COLUMBIA -- History has an odd way of repeating itself.
At 2-30 p.m. today in Columbia, more than 400 new lawyers will be sworn in as new members of the S.C. Bar.
The 448 new lawyers will include 20 people whose grades the high court changed Friday to pass from fail without much explanation.
Twenty years ago, a powerful state official whose daughter had flunked the S.C. Bar exam contacted the Supreme Court and managed to get her grade changed to pass.
Today's 20 new lawyers whose grades were changed to pass include the daughters of two prominent state officials state Rep. Jim Harrison, R-Richland, and Circuit Judge Paul Burch. Both men contacted either the Supreme Court or the Board of Law Examiners after learning their daughters had failed.

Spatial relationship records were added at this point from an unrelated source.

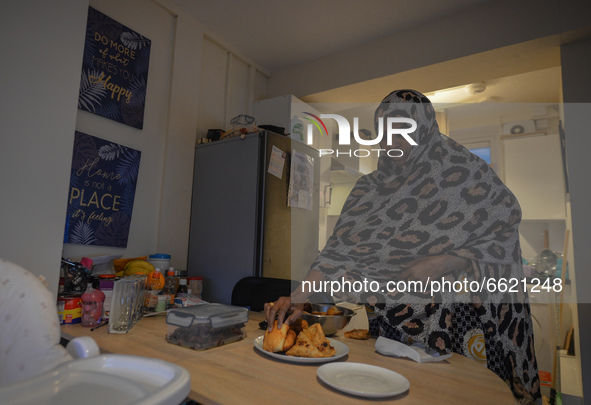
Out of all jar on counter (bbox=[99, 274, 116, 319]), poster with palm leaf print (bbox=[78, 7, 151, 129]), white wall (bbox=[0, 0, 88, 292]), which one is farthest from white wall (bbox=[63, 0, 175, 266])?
white wall (bbox=[0, 0, 88, 292])

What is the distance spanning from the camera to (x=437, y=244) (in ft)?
4.34

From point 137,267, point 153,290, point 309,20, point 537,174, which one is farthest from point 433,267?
point 537,174

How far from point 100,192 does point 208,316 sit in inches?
51.8

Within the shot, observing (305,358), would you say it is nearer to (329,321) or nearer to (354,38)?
(329,321)

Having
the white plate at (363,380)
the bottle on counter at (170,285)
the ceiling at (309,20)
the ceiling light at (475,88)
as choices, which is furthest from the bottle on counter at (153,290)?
the ceiling light at (475,88)

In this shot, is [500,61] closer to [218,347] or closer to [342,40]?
[342,40]

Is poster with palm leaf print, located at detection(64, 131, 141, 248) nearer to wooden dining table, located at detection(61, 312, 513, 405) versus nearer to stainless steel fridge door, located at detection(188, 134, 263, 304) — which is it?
stainless steel fridge door, located at detection(188, 134, 263, 304)

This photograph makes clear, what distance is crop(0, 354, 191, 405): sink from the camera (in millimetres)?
454

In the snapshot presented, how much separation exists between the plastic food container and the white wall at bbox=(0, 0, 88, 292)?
0.56 m

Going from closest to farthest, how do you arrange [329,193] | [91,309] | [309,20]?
[91,309] < [309,20] < [329,193]

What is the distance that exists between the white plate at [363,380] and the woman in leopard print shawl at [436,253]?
0.25 meters

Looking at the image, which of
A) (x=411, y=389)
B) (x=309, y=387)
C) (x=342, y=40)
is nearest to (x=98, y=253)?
(x=309, y=387)

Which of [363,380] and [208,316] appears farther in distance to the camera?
[208,316]

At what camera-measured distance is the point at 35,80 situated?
119 cm
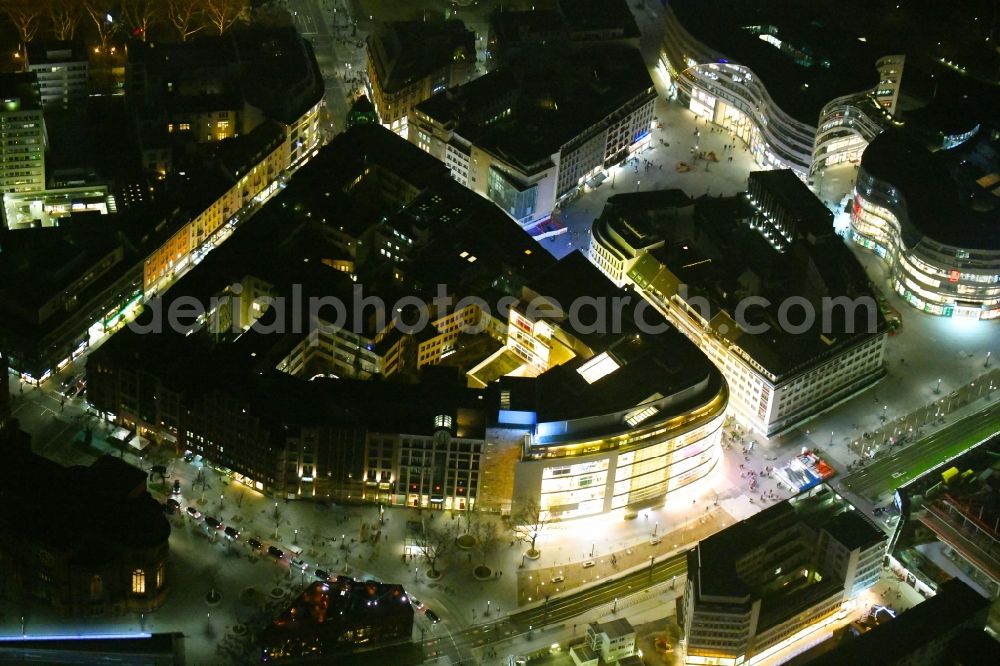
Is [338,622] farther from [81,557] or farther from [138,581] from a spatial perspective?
[81,557]

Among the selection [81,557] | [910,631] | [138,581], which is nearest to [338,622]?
[138,581]

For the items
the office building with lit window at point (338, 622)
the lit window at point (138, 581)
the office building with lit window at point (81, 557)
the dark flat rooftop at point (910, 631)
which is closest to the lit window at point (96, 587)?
the office building with lit window at point (81, 557)

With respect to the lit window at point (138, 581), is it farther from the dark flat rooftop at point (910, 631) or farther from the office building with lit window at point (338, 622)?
the dark flat rooftop at point (910, 631)

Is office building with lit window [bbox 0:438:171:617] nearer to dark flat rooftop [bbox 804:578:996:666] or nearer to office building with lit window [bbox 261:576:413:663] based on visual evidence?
office building with lit window [bbox 261:576:413:663]

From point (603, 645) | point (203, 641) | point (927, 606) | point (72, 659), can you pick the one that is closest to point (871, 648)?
point (927, 606)

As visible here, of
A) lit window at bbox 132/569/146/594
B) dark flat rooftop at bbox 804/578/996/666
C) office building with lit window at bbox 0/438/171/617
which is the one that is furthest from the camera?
lit window at bbox 132/569/146/594

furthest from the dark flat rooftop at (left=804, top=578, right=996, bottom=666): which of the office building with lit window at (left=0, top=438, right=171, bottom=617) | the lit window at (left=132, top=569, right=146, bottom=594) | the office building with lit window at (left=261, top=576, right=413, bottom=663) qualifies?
the office building with lit window at (left=0, top=438, right=171, bottom=617)

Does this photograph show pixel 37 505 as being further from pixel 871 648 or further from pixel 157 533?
pixel 871 648
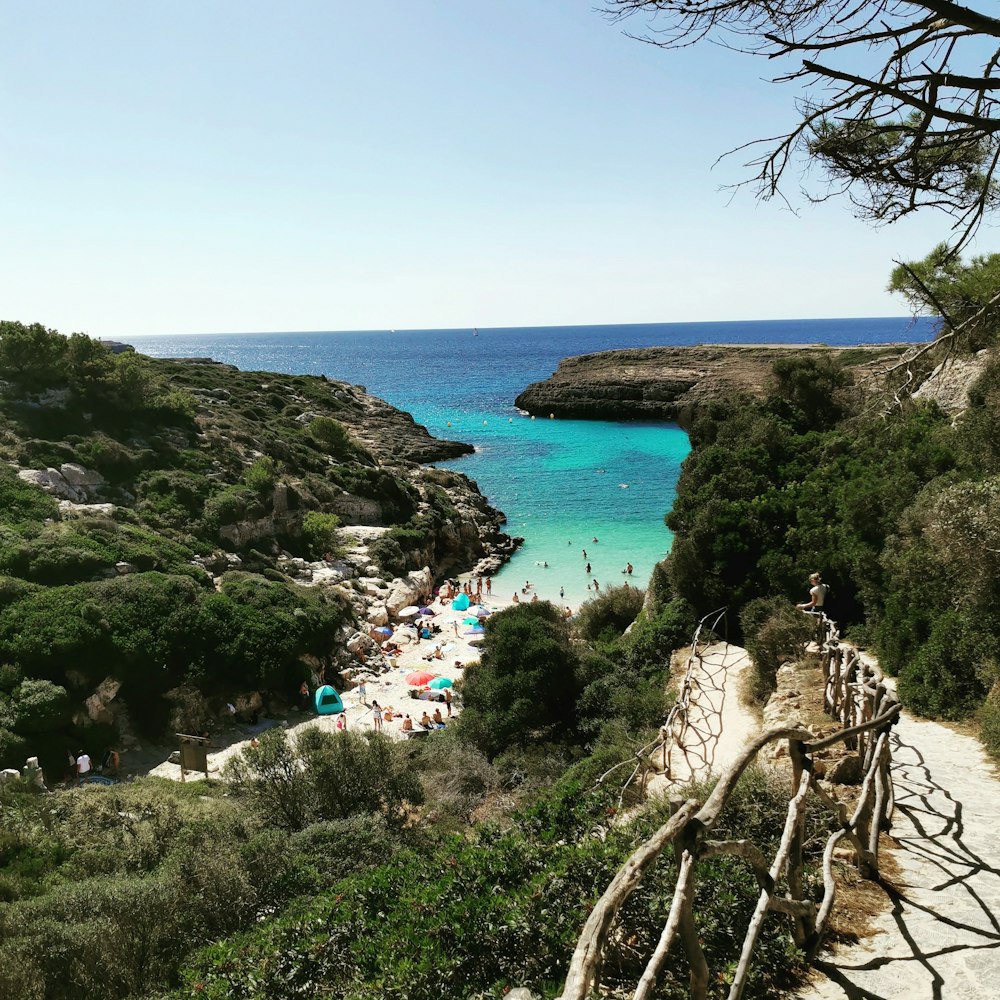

In 1987, it was then-Sen. Ed Saleeby's daughter, Holly Saleeby, who flunked the bar. His complaint brought about a prompt re-grading that reversed her grade.
Saleeby's quick swearing-in meant she avoided taking the grueling three-day exam again.
Catherine Harrison, daughter of Jim Harrison, the chairman of the influential House Judiciary Committee, and Kendall Burch, daughter of Circuit Judge Paul Burch, are among the 20 who originally failed last July's bar exam. They can avoid re- taking the bar exam.
Another similarity between 2007 and 1987 is that Holly Saleeby was the law clerk of a circuit judge. Catherine Harrison and Kendall Burch are law clerks of circuit judges.
Despite the parallels, there are two key differences.
In 1987, then-Chief Justice "Bubba" Ness, now deceased, agreed to speak to the press and public to explain how he came to order that Saleeby's failing bar test should be regraded, according to The State newspaper's files.
Current Chief Justice Jean Toal won't explain why Harrison, Burch and the other 18 failing examinees had their scores adjusted to pass, beyond a terse order published on the Supreme Court Web site Friday announcing the grade changes. It said a "scoring error" was responsible for the grade change but gave no details.
Another difference is that in 1987, there were no written rules in place concerning appeals of failing bar exam scores.
This year, although the Supreme Court has a firm rule disallowing appeals, it apparently disregarded that rule in changing the scores of the 20 examinees.